Estudos publicados em 2008, baseados no rácio isotópico 12C / 13C de compostos orgânicos identificados no meteorito de Murchison, sugerem que a xantina e alguns compostos similares, incluindo a base uracilo (uma dos componentes do RNA), foram produzidos em espaço extraterrestre. E em 2011, um estudo baseado em estudos da NASA com meteoritos encontrados na Terra, fora publicado e sugerira a presença da xantina e outras moléculas, incluindo as bases adenina e guanina (componentes do DNA e do RNA), no Espaço.
Do ponto de vista físico-químico, a xantina, cuja fórmula molecular é C5H4N4O2 e o nome segundo a IUPAC é 3,7-diidropurina-2,6-diona, é um sólido branco com massa molar 152,11 g / mol. Tem um ponto de fusão de 300 °C (ao qual se decompõe). Tem uma solubilidade em água de 69 mg / L, a 16 °C, e de 714 mg / L, a 100 °C. Tem um valor de pKa de 7,53.

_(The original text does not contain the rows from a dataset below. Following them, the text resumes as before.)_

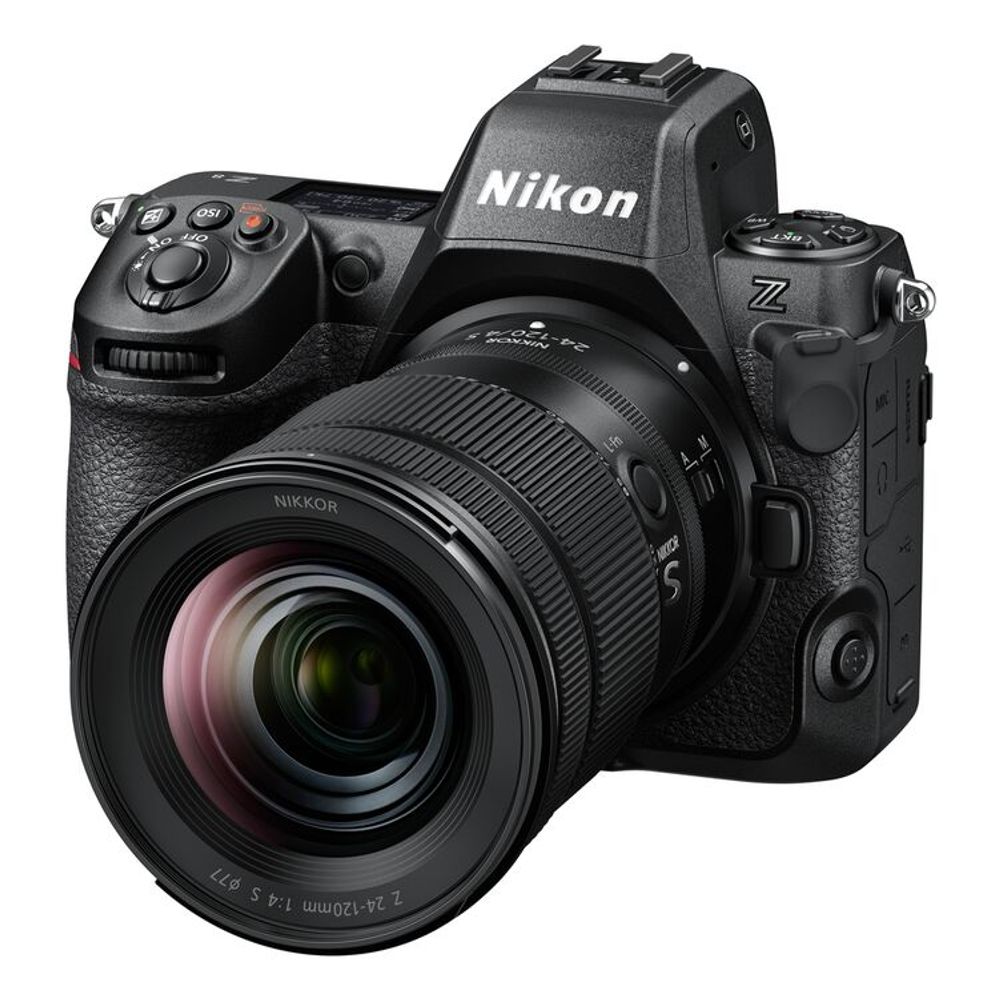 Nikon Fotoaparat Z 8 + 24-120mm slika 2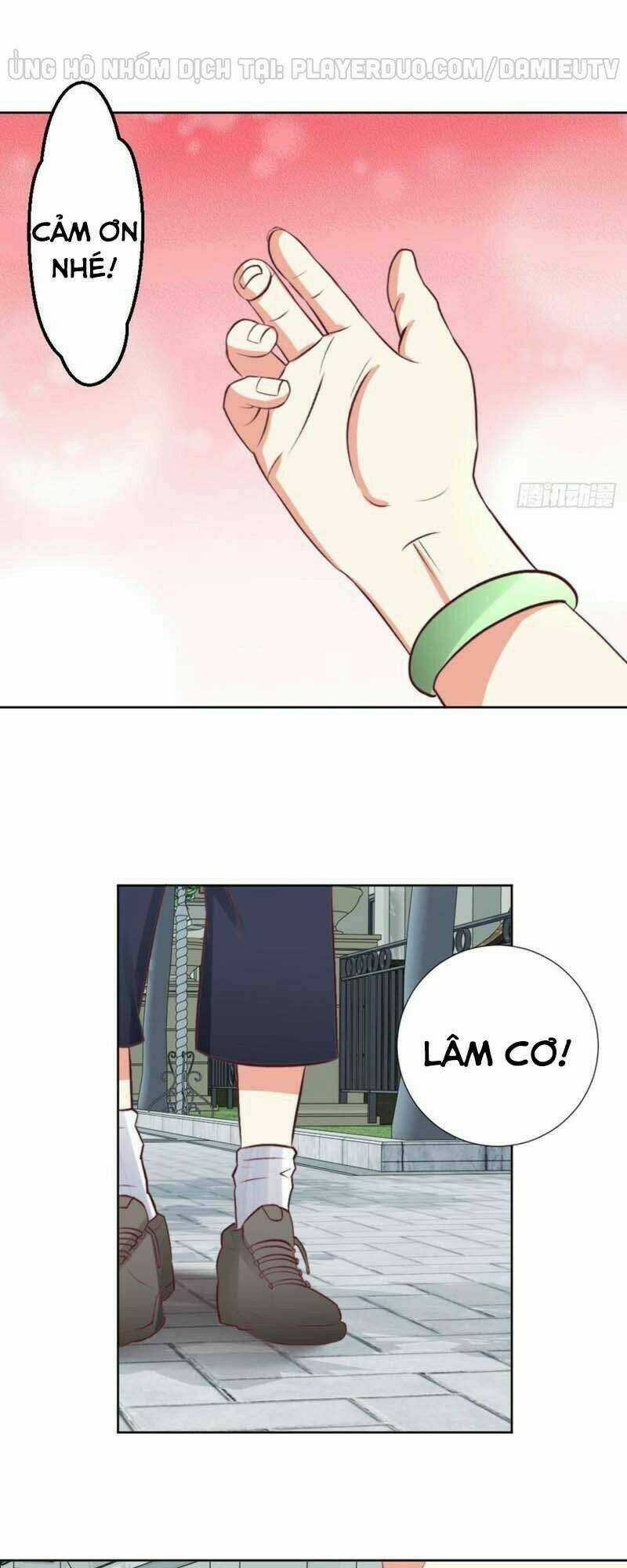 Thấu Thị Y Thánh - Chapter 52 - Trang 10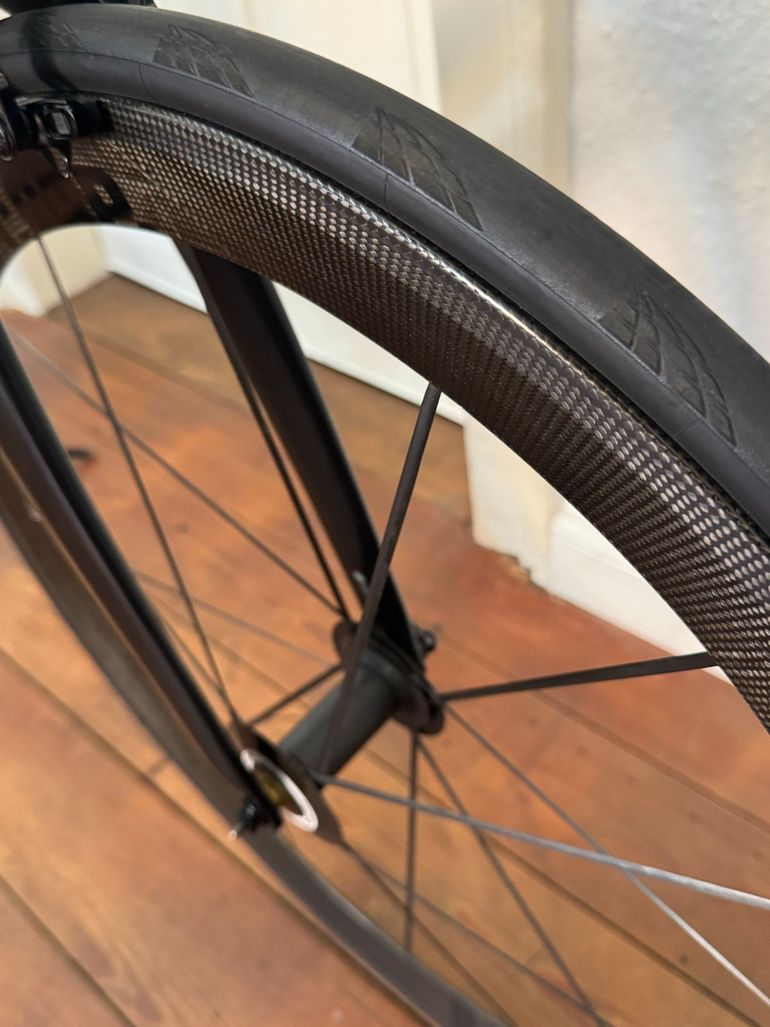 Used Storck Fascenario.3 Shimano Ultegra 2021 Road & Gravel, Black — image 24 of 25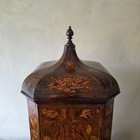 An 18th Century Marquetry Wine Cooler 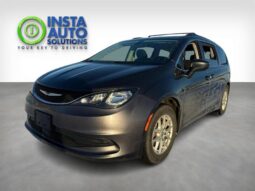 2021 Chrysler Grand Caravan SXT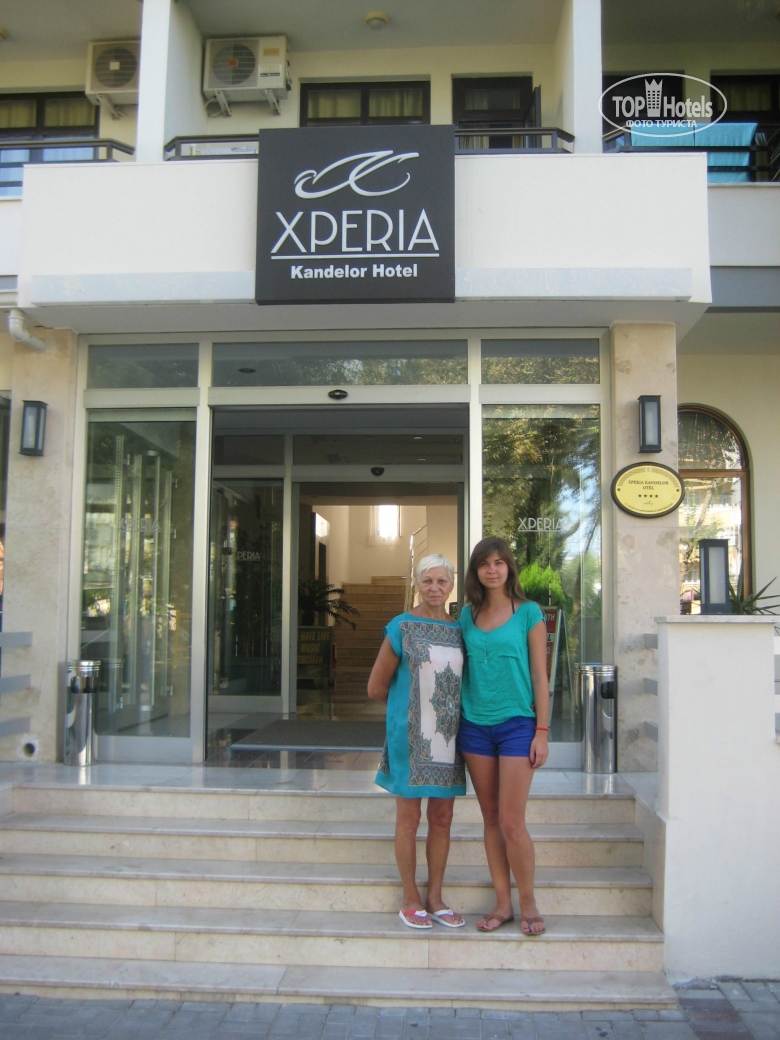 Xperia kandelor hotel 4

Os derivados da xantina (também conhecidos como xantinas) são um grupo de alcalóides comummente usados pelo seu estimulante e broncodilatador. São usados para o tratamento dos sintomas de asma. Contrariamente a outros estimulantes, mais potentes, como as aminas adrenérgicas, as xantinas apenas actuam inibindo a acção da adenosina indutora do sono e aumenta o estado de alerta no sistema nervoso central. Também estimulam o centro respiratório, sendo por isso usadas para tratar a apneia infantil. A dose terapêutica costuma ser 10 a 20 microgramas por mililitro de sangue (10-20 µg / mL sangue). Sinais de toxicidade incluem tremores, náuseas, nervosismo e taquicardia/arritmia.

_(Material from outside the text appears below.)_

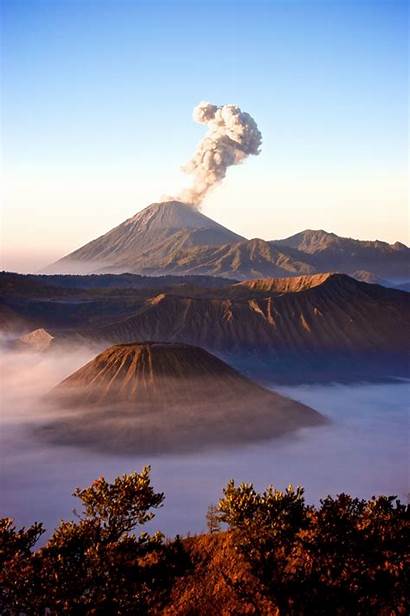 Semeru Indonesia Bromo Volcano Ramses Mount 500px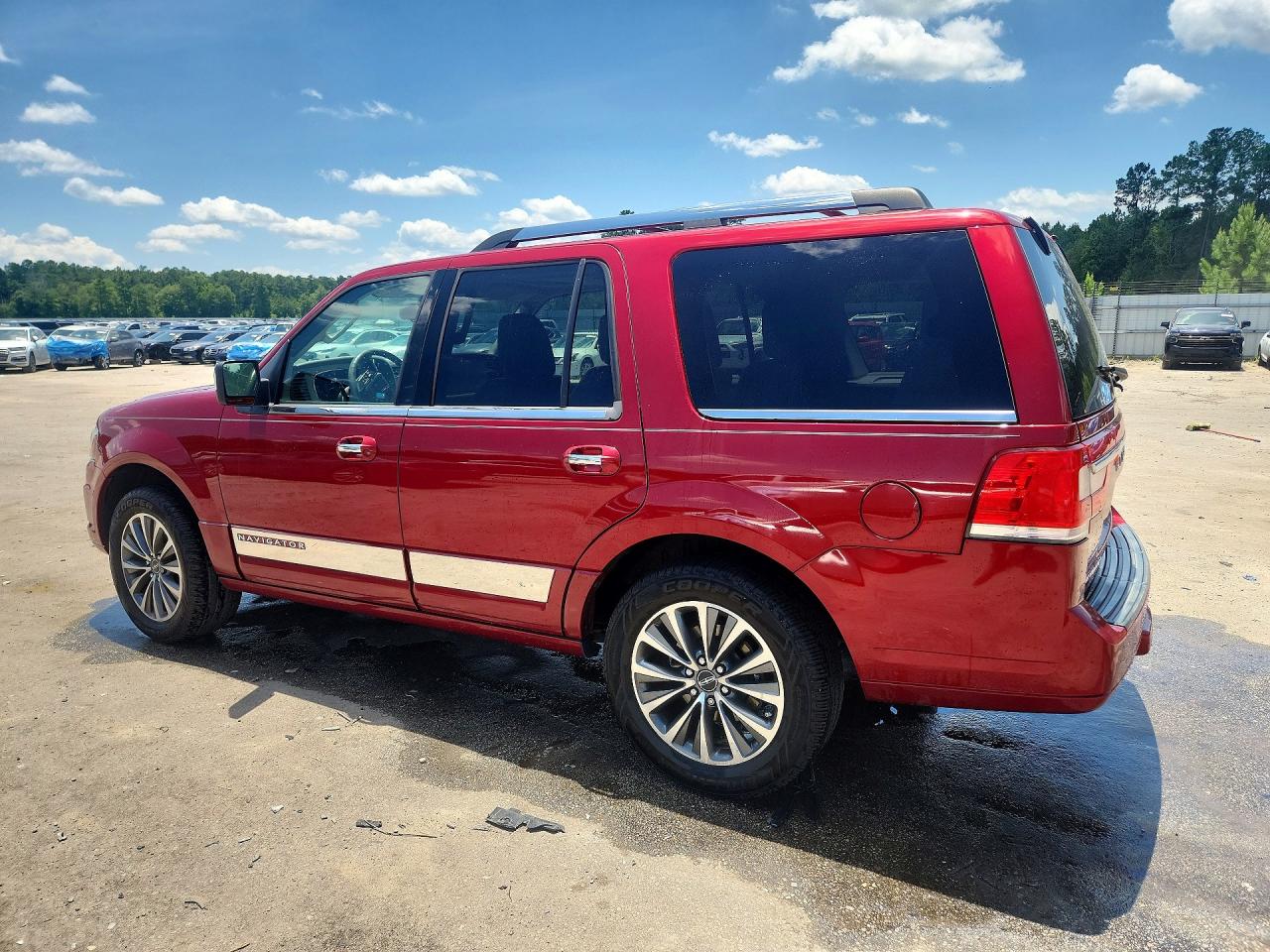 2017 LINCOLN NAVIGATOR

O grupo das xantinas metiladas (metilxantinas) inclui a cafeína, a aminofilina, o IBMX, a paraxantina (encontrada em animais que consumiram cafeína), a pentoxifilina , a teobromina (encontrada no cacau) e a teofilina. Estas substâncias, além de estimularem o sistema respiratório, estimulam o ritmo cardíaco, aumentam a força de contracção. Em doses elevadas podem induzir arritmias cardíacas e convulsões resistentes a anticonvulsivos. Estas também induzem secreção de ácido e de pepsina no tracto gastrointestinal. São metabolizadas no fígado pelo citocromo P450.

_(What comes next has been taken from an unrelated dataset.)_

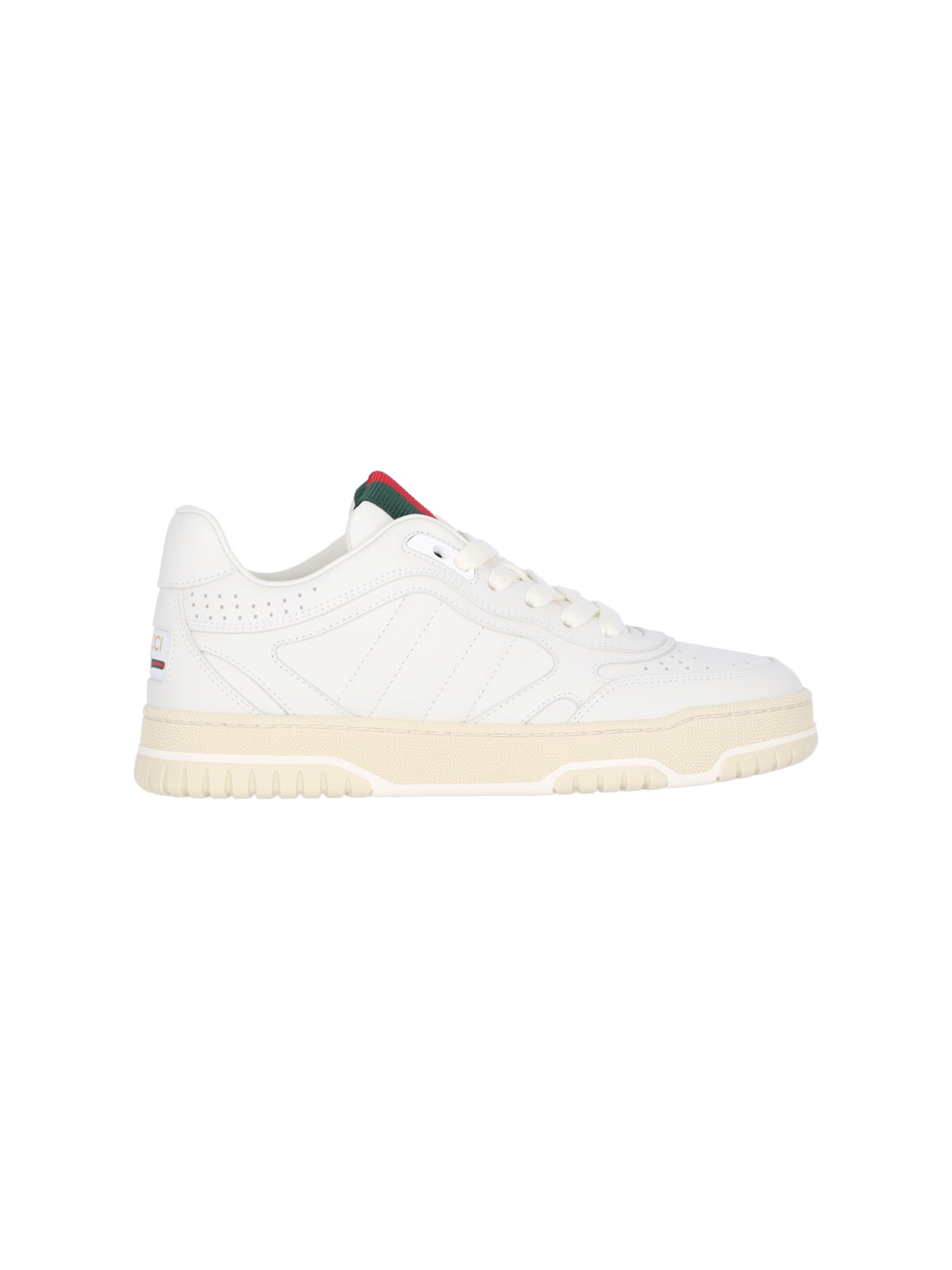 Gucci“Re-Web”运动鞋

Estas drogas podem actuar como: inibidores competitivos não-selectivos da fosfodiesterase, o que aumenta os níveis de cAMP, activam a proteína cinase A (PKA), inibem a síntese do TNF-α e do leucotrieno e reduzem a inflamação; e como antagonistas não-selectivos do receptor de adenosina, inibindo a adenosina indutora do sono.
No entanto, diferentes análogos mostraram variações na sua potência e diversas xantinas sintéticas (algumas não metiladas) têm sido desenvolvidas com o intuito de se obter compostos com maior selectividade para a fosfodiesterase ou para o receptor da adenosina. Em casos muito raros, a xantinas podem ser encontradas como constituintes dos ácidos nucleicos.
A xantina pode ser detectada por espectroscopia de massa (LC-MS), espectroscopia UV ou por espectroscopia de infravermelhos.